本当に企みに荷担してしまうのか、教師としての仕事(自己保身)その他と揺れるシーンの葛藤は瞠目です。携帯の着信バイブがそのままコマ割の枠となるとか、擬音と心理描写の双方を担っていて凄い。
『QU』や、ちょっと駄目な大人のお姉さんである主人公が、それでもちゃんと教師としての仕事や考え方をしているのは見てて面白い。教育現場での児童の扱い方と、やたら子供らしくない伊勢崎の「カリキュラム(=神様作り)」の手管など、そういう人間心理をあれこれを描き出していて、よく考えるとぞっとしてしまう面も。

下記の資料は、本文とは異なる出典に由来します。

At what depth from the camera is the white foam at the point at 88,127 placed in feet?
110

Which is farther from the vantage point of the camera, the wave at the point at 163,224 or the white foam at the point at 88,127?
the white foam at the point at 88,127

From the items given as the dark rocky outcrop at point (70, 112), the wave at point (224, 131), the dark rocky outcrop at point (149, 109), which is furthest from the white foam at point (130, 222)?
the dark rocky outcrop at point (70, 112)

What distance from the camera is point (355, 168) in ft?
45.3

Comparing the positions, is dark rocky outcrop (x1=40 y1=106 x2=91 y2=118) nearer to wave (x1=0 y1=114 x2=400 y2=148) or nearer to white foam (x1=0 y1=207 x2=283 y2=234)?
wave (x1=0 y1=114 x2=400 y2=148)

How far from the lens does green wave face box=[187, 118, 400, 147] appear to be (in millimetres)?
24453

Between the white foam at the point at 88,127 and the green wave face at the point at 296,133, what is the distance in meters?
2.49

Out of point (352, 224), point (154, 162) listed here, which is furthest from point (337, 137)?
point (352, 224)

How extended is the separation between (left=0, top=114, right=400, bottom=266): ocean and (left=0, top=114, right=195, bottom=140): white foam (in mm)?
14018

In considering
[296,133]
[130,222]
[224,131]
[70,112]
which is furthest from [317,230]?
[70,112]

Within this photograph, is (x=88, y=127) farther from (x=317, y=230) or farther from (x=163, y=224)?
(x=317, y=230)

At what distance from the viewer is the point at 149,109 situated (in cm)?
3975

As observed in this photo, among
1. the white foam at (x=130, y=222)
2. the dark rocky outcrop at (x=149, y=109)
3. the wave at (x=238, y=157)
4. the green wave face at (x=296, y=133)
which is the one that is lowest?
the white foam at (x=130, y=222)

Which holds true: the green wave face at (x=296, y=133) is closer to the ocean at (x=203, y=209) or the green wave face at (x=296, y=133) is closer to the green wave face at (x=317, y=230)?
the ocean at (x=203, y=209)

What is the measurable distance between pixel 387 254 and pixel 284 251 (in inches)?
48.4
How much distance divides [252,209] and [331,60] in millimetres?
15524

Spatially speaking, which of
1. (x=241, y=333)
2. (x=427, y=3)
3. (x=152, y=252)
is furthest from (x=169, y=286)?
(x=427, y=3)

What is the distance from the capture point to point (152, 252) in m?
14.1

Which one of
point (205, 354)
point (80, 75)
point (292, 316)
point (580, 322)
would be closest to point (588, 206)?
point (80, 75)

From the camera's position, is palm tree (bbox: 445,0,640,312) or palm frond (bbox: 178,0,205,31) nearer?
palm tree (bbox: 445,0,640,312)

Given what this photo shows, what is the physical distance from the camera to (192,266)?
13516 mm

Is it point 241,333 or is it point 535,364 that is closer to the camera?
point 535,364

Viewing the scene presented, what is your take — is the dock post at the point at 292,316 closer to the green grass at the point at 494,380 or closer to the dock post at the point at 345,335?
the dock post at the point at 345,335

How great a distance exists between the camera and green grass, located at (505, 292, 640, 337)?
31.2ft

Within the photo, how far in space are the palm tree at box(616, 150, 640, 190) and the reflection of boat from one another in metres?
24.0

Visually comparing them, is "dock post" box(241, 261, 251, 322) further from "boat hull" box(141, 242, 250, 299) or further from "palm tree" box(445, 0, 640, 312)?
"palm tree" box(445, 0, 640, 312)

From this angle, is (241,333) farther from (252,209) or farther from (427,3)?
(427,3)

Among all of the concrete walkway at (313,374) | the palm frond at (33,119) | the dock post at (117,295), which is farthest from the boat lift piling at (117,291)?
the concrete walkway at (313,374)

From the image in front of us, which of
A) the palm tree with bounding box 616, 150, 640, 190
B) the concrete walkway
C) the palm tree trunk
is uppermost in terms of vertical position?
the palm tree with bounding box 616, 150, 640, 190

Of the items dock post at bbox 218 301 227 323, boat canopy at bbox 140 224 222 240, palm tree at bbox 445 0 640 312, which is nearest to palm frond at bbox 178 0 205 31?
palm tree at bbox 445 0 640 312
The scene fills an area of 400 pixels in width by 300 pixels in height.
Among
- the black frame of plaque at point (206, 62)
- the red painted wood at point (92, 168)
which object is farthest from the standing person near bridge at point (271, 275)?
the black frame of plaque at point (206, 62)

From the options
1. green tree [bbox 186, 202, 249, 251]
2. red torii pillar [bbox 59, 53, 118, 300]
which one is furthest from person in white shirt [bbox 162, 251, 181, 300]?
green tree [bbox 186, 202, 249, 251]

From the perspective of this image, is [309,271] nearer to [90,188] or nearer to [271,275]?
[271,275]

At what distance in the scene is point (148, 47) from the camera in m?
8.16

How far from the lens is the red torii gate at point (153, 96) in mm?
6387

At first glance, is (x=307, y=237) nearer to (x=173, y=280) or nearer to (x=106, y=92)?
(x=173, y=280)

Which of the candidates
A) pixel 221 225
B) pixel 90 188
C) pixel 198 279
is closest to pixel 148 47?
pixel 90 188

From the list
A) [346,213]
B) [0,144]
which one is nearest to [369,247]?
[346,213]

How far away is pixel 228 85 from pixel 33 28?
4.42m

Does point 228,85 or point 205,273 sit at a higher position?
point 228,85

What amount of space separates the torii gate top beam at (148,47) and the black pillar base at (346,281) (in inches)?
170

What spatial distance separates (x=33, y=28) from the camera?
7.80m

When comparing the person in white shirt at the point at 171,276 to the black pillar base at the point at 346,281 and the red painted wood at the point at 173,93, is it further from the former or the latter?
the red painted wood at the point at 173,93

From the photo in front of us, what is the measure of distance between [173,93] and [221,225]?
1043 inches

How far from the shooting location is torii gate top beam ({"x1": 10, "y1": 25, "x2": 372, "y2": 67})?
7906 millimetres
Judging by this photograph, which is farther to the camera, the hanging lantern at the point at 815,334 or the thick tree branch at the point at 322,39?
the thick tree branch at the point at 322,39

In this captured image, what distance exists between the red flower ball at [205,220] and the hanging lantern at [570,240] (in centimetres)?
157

総勢三十名の四年二組、その中の児童たち一人一人の物語からも目が離せません。正義感で野球少年の五十嵐くんが一巻ラストのエピソードを受け持ちましたが、今後は他のキャラの内面がどう掘り下げられ、どんな物語が現れてくるのでしょう。
教祖として担ぎ出された少女・森ユリカも、彼女と中島くんの関係、最初に蛍を呼んだときの真相などなど、台風の目となりそうな予感……。
一番掘り下げられて欲しいのは、何と言っても伊勢崎ですけどね。四年生なのにえらい博識。しかも計画を思いついたのは一年前だから……八歳? 九歳? 何者やねん。
物語の冒頭は街の人々のインタビューからなので、これからこの「宗教」がとんでもない規模になり、何らかの事件を起こしてしまうことが予測できます。それは伊勢崎の狙い通りなのか、彼自身のコントロールを離れたものなのか……。そして待っているのは破滅か希望か。
小学校を舞台にした画面は一見ほのぼのですらありますが、主人公の「精液飲むのと同じぐらい苦手」なんて言い回しなどから、ここが学校だけの「閉じた世界」ではなく、大人も子供も生きているリアルの世界だと分かります。
そのリアルにヒビを入れるのは、不思議少女・森ユリカと、異端の少年・伊勢崎。可愛らしい絵柄とは裏腹のサイコサスペンス、これから先が予測できなくて、やみつきになりそうな面白さを感じる!